En effet, ce mois-ci nous parlons objectifs. Et s’il est parfois difficile de prendre des “résolutions” et de les tenir c’est souvent parce qu’on veut arrêter de faire quelque chose qui nous plaît mais qui n’est pas bon pour nous. Alors, j’ai détourné les résolutions depuis plusieurs années. Et la question clé est : qu’est ce qui marche et que je veux poursuivre ? Je liste donc ce qui marche. Les petits plaisirs de la semaine, du mois, de la période. Et je cherche à les reproduire. Tout simplement.

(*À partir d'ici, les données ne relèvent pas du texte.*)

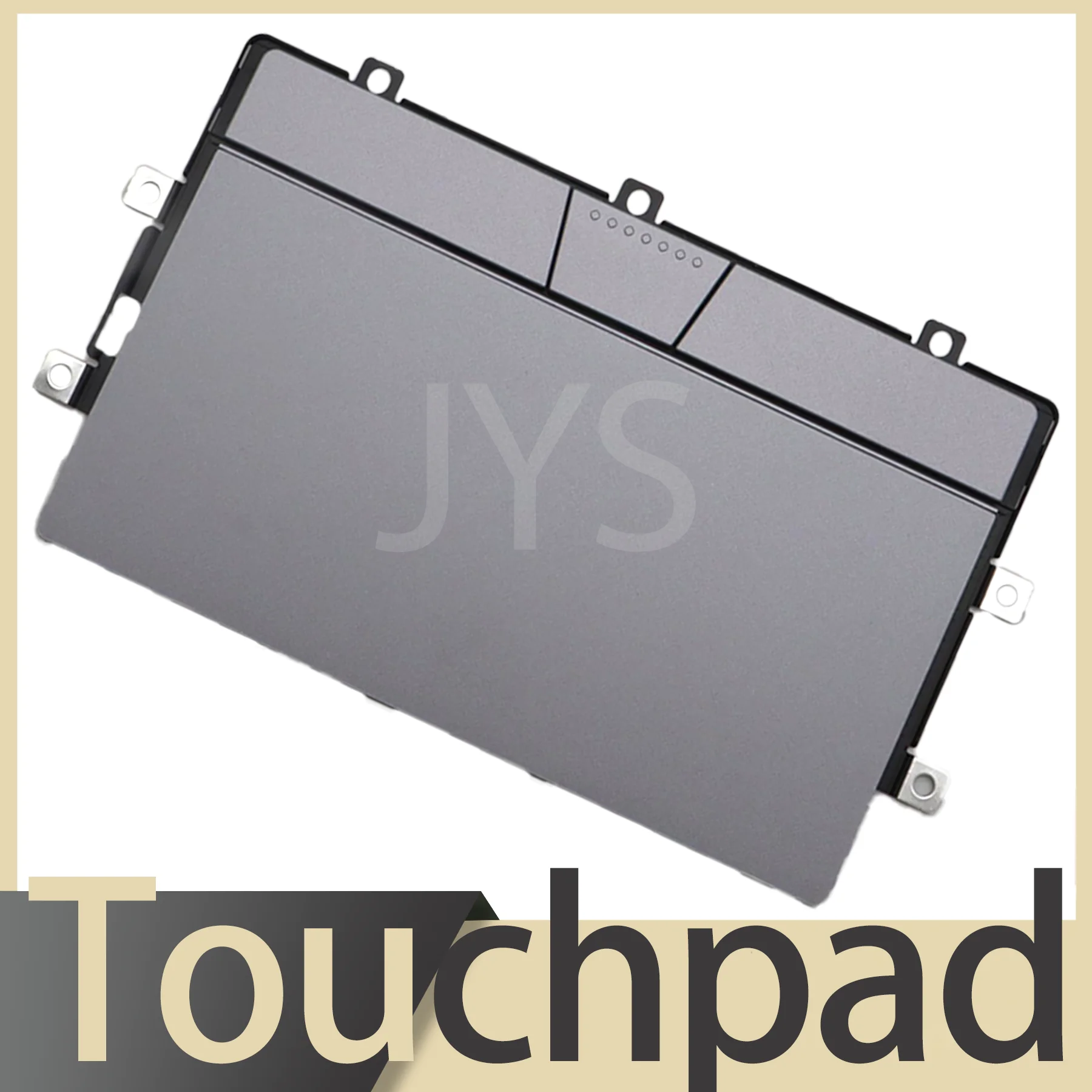 Suitable for Lenovo ThinkPad E14 Gen5 E14 Gen6 R14 Gen5 R14 Gen6 Notebook computer touchpad Gray 5M11K08497 5M11K08495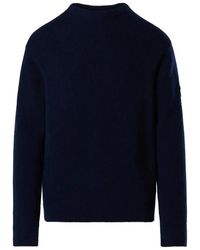 North Sails - Rundhals-Strickpullover - Lyst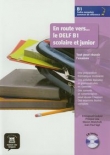 En route vers le Delf B1 Podręcznik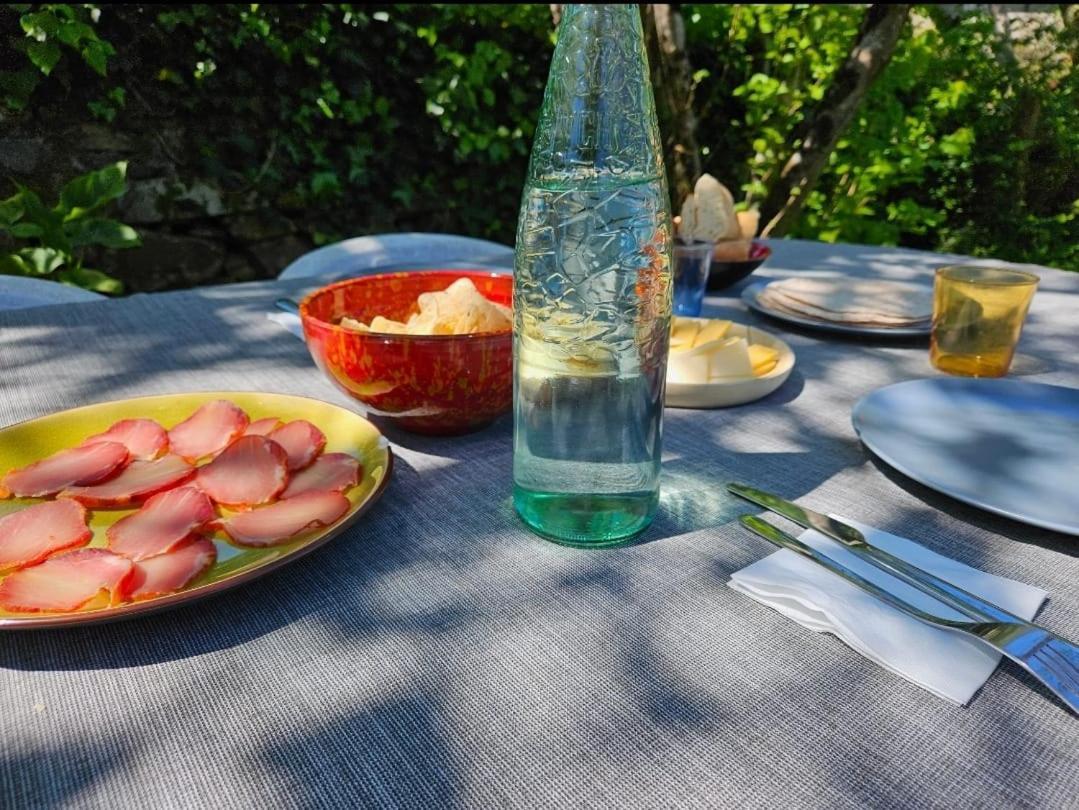 Uribiarte Goiko Villa Orozko Kültér fotó
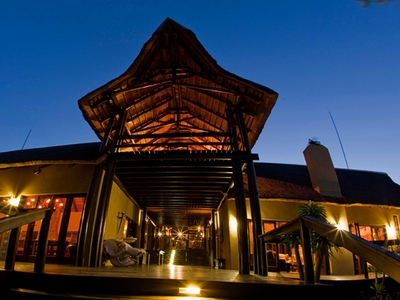 Elephant Plains Game Lodge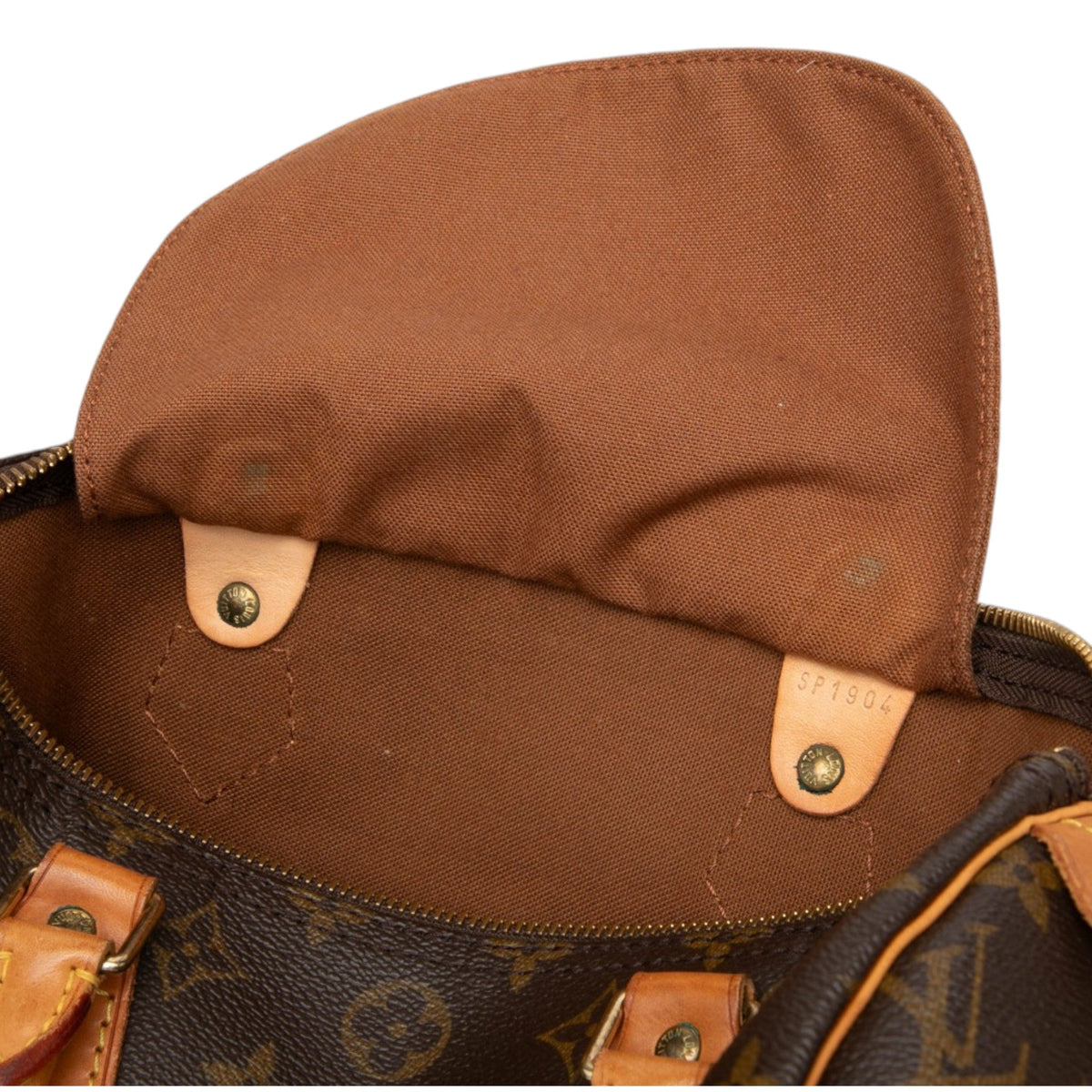 Louis Vuitton Monogram Speedy 30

Si j’ai un conseil pour tous ceux qui doivent adopter une posture réflexive ou une pratique réflexive, notamment les stagiaires ou les néo-titulaires, c’est de prendre le problème à l’envers. Plutôt que de se poser la question de qu’est-ce qui n’a pas marché – et donc se dévaloriser – posez-vous la question de savoir ce qui a marché. Creusez ! Pourquoi ? Comment faire pour réitérer l’expérience ? Vous progresserez ! Et vous serez fier de vous ! Le prof bashing est devenu un sport national, inutile de jouer contre votre camp, ni contre vous-même !
Un commentaire
Bonjour Estelle,
Merci pour cet article. Ma technique est de laisser des post-its sur mes preps ou polys pour noter ce qu’il y a à modifier pour l’année suivante (une activité à modifier, la fiche de consignes de tâche finale à simplifier, un test qui a été trop difficile etc…). En juin je reviens sur mes classeurs de preps et je modifie ce qui est à changer.
J’aime beaucoup ton idée de poursuivre ce qui a bien marché de reproduire les succès et les petits plaisirs.